Время двигалось шагом. Потом перешло на трусцу. Поезда приходили и уходили. Жизнь что–то уж очень торопливо двигалась вперёд в попытке догнать уходящее время. Любовь притерпелась, выболела и уже не сводила душу нестерпимой ревностью, но зато часто сводило челюсти скукой.

Кончилось всё как–то внезапно и нехорошо — Вронский эмигрировал в Албанию, откуда, оказалось, происходил его древний род. Враз осиротевшие женщины его на некоторое время стали близкими подругами, но потом всё же рассорились и постарались поскорее забыть друг о друге и об Алексее Кирилловиче. Спустя какое–то время это им в разной степени удалось.

Как–то незаметно состарилась и умерла матушка — такое часто бывает. Анна поплакала, отвела, как полагается, девятины и сороковины и стала жить дальше, теперь уже совсем одна.

Предсмертная записка отца обнаружилась случайно, в кармане старого матушкиного халата, когда на годовщину Анна перебирала вещи покойницы.
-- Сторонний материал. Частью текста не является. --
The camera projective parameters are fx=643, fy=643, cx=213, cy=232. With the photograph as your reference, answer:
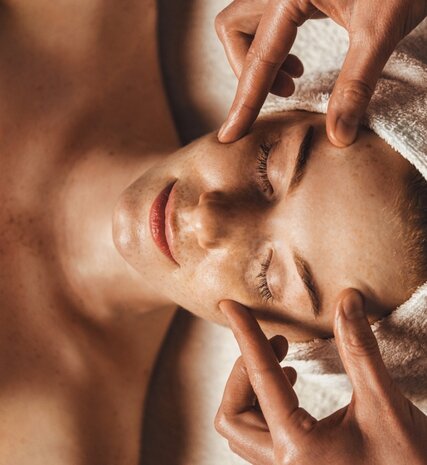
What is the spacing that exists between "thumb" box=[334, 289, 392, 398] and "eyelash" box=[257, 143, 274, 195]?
24 cm

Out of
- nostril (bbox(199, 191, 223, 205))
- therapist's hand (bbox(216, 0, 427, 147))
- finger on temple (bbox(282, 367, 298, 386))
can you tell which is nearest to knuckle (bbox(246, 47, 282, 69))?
therapist's hand (bbox(216, 0, 427, 147))

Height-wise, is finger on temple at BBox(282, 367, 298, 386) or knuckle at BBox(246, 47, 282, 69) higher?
knuckle at BBox(246, 47, 282, 69)

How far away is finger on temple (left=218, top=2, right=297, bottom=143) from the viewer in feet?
3.29

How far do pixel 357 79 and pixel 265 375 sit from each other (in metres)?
0.44

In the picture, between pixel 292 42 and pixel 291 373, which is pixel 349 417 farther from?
pixel 292 42

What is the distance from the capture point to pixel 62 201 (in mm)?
1400

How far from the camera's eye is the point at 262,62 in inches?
40.0

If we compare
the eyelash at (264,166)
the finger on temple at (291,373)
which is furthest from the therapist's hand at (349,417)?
the eyelash at (264,166)

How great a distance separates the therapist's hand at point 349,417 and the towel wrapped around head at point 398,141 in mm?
121

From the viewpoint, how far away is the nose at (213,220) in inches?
39.8

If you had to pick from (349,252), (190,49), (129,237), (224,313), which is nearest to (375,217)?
(349,252)

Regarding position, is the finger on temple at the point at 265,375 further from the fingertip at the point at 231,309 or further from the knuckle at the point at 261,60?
the knuckle at the point at 261,60

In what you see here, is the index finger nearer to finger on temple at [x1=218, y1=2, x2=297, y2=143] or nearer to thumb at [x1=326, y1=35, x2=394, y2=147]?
finger on temple at [x1=218, y1=2, x2=297, y2=143]

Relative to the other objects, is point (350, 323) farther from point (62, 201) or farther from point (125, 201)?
point (62, 201)
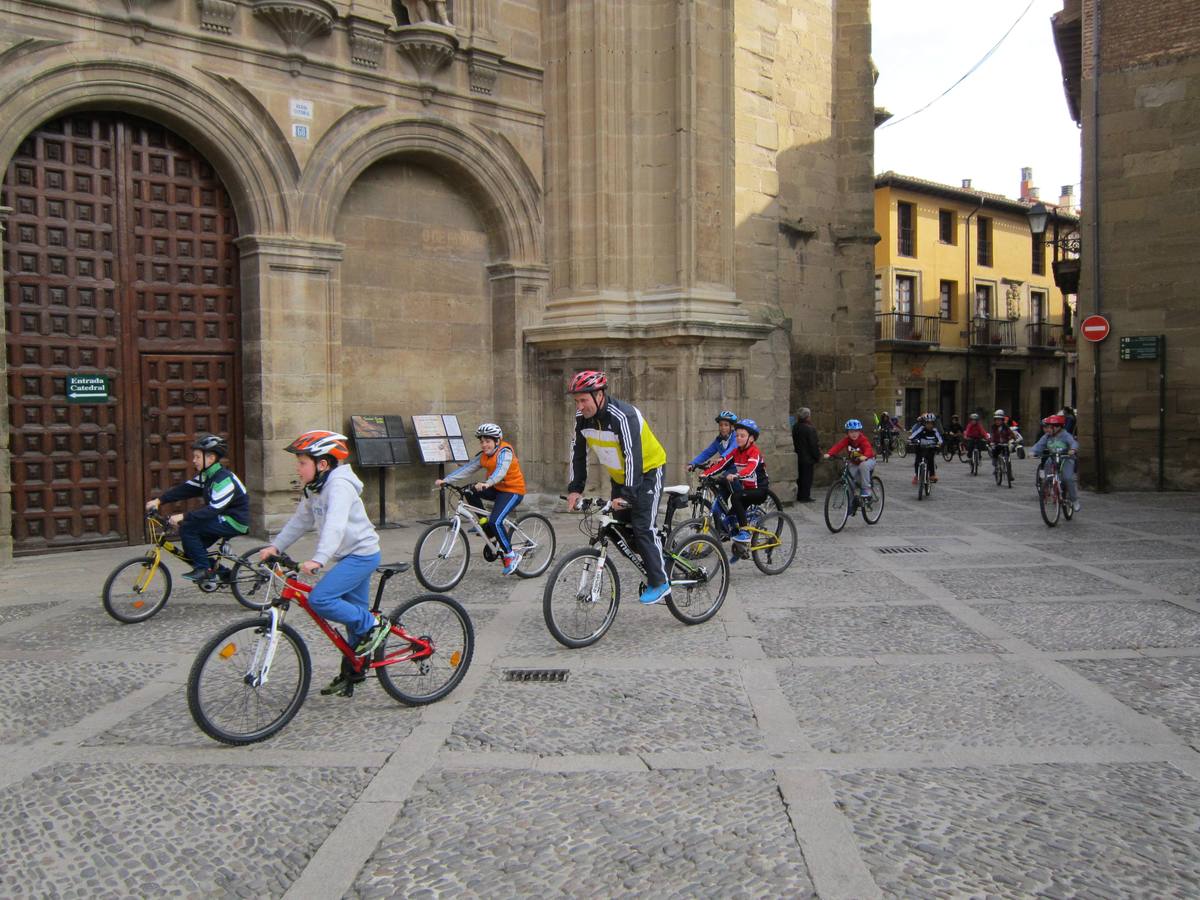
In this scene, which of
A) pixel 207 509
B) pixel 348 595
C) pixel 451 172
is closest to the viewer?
pixel 348 595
Кажется, послание так и не было ни разу читано, потому что халатик этот матушка после смерти отца не надевала.

Отец писал:

«Товарищ жена!

Пишу тебе в последние минуты никчёмной жизни моей, бездарно разменянной на пошлость мещанского бытия и устремления к недостижимым коммуМистическим идеалам.

Как горько чувствовать свою ненужность! Ведь не только себе я теперь не нужен, но даже и Родине нашей, так внезапно сменившей курс. Настолько внезапно, что меня выбросило за борт от резкого поворота, и сколь ни долго трепыхался я на водных гладях жизни, но вот — силы мои иссякли, и я иду ко дну.